Laki-laki juga. Sama.

Aku gelisah malam ini. Apa yang akan terjadi?

"Jangan membayangkan atau kalian bakal senewen sendiri terlebih kalau belum menikah, atau sudah tapi lagi LDR'an, gaya bahasa anak jaman sekarang kan seperti itu," gumamku di tengah kegelisahan.

Ah otakku! Ku pukul sendiri kepala ku. Berusaha mengingatkan diriku sendiri jika aku tidak boleh banyak berharap. Melihatnya tadi sejutek dan sedingin itu membuatku takut membayangkan apa pun yang akan terjadi. Apa mungkin malam ini akan terjadi sejarah. Sejarah tak terlupakan seperti kebanyakan pasangan di luar sana yang sudah resmi menikah.

Jangan bermimpi terlalu tinggi Naura! Atau kau akan jatuh dan sakit nanti.

Ceklek!

Suara handle pintu akhirnya terbuka dan sukses mengagetkanku.

Membuatku terpaku melihat

seseorang keluar, dengan gagahnya hanya memakai handuk yang terlilit di pinggang. Menampakkan pemandangan indah luar biasa.

Susah payah aku menelan saliva-ku.

Mata suci ini ternoda dengan bentuk ciptaan tuhan yang begitu sempurna. Dia berdiri tegak tepat di hadapanku yang sedari tadi mondar mandir demi mengusir kegelisahan.

"Aduh aku harus apa ini, aku kenapa gugup begini ya?" bisik hatiku ketika melihatnya berjalan mendekatiku.

Aku sama sekali tidak mempunyai pengalaman. Baru kali ini mengenal laki-laki dan langsung menikah. Masih mungki jikalau kenal ini, tidak sama sekali. Aku hanya satu kali bertemu dengannya sebelum pernikahan, hanya satu kali. Bayangkan saja betapa asingnya dia bagiku.

Aku masih tidak tahu bagaimana sifatnya. Bagaimana menghadapinya. Mengingat tadi saja dia berubah secepat power ranger.

Di awal dia baik, tenang, senyumnya manis dan indah. Tiba-tiba tanpa alasan yang jelas ia kembali ketus dan dingin Aneh, bukan?

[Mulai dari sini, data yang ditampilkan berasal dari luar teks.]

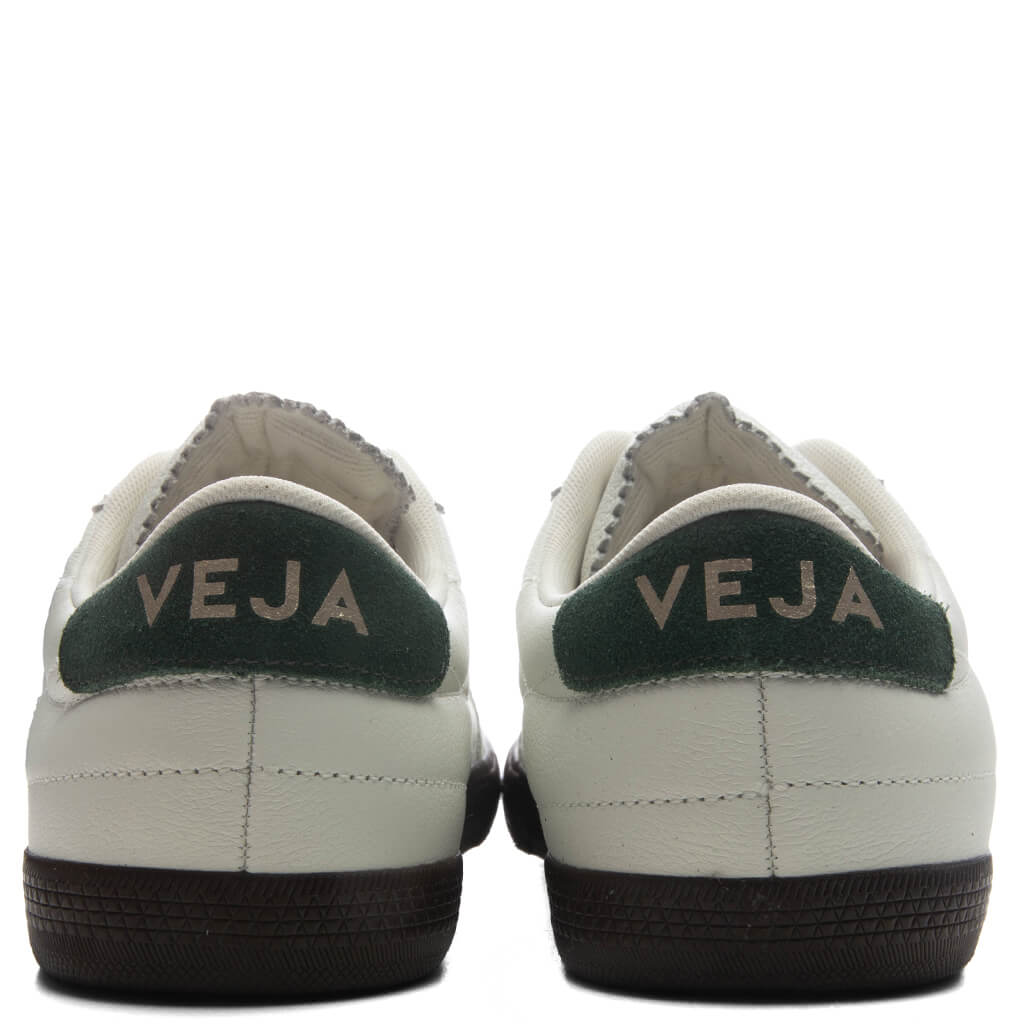 Women's Panenka Leather - White/Cyprus/Eagle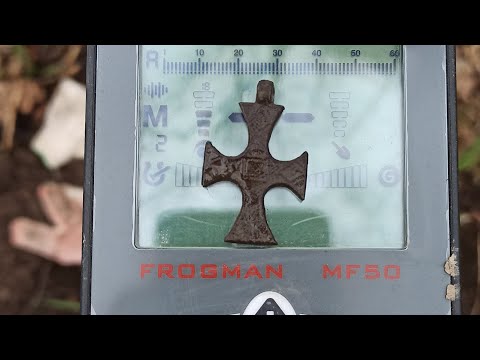 Видео: Тест металлоискателя GOLD HUNTER FROGMAN MF50, B75 и MINELAB EQUINOX 800 в грунте.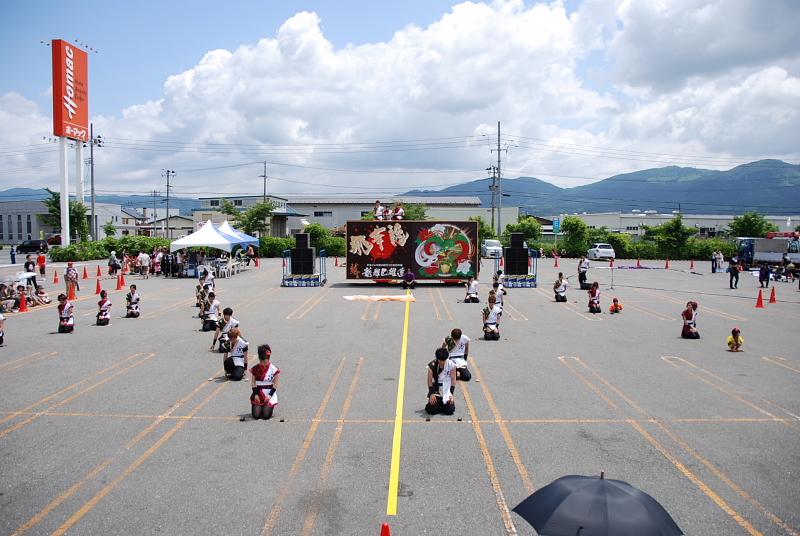 第8回奥州前沢よさこいFestaVIII 2012その1 2012/07/08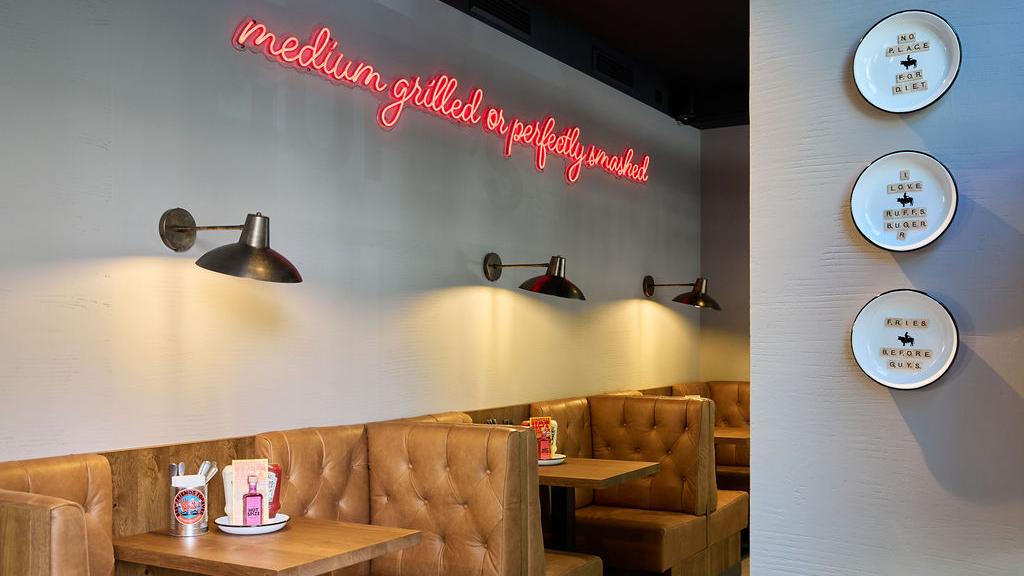 Ruff's Burger Nymphenburger Straße, Nymphenburger Straße in München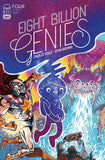 EIGHT BILLION GENIES #4 (OF 8) CVR A BROWNE (MR) - Packrat Comics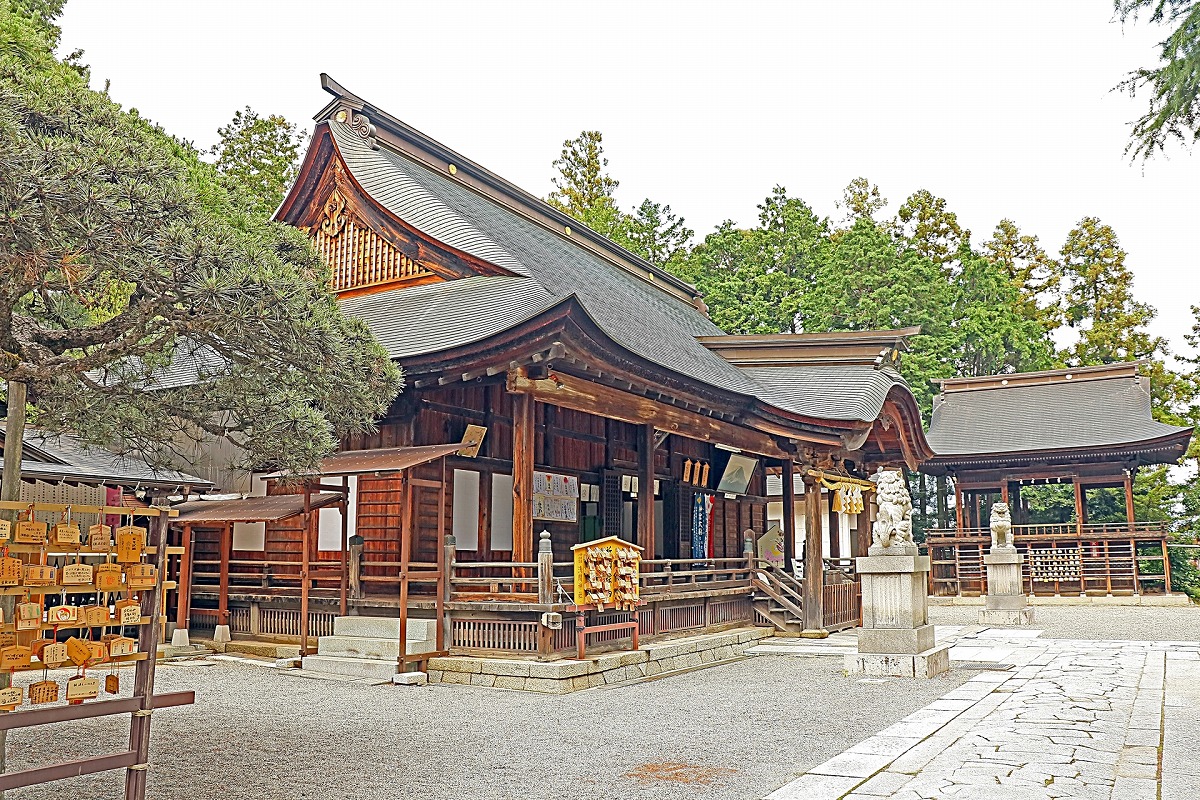 浅間神社 拝殿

Lalu sekarang dia menatapku dengan senyum misterius yang sulit aku deskripsikan apa maknanya.

Seringai muncul di bibirnya begitu saja, dan dia semakin mendekat merapatkan tubuhnya padaku. Aku mundur perlahan hingga menumbruk tembok di belakangku. Dan ya Tuhan terjebak sudah aku.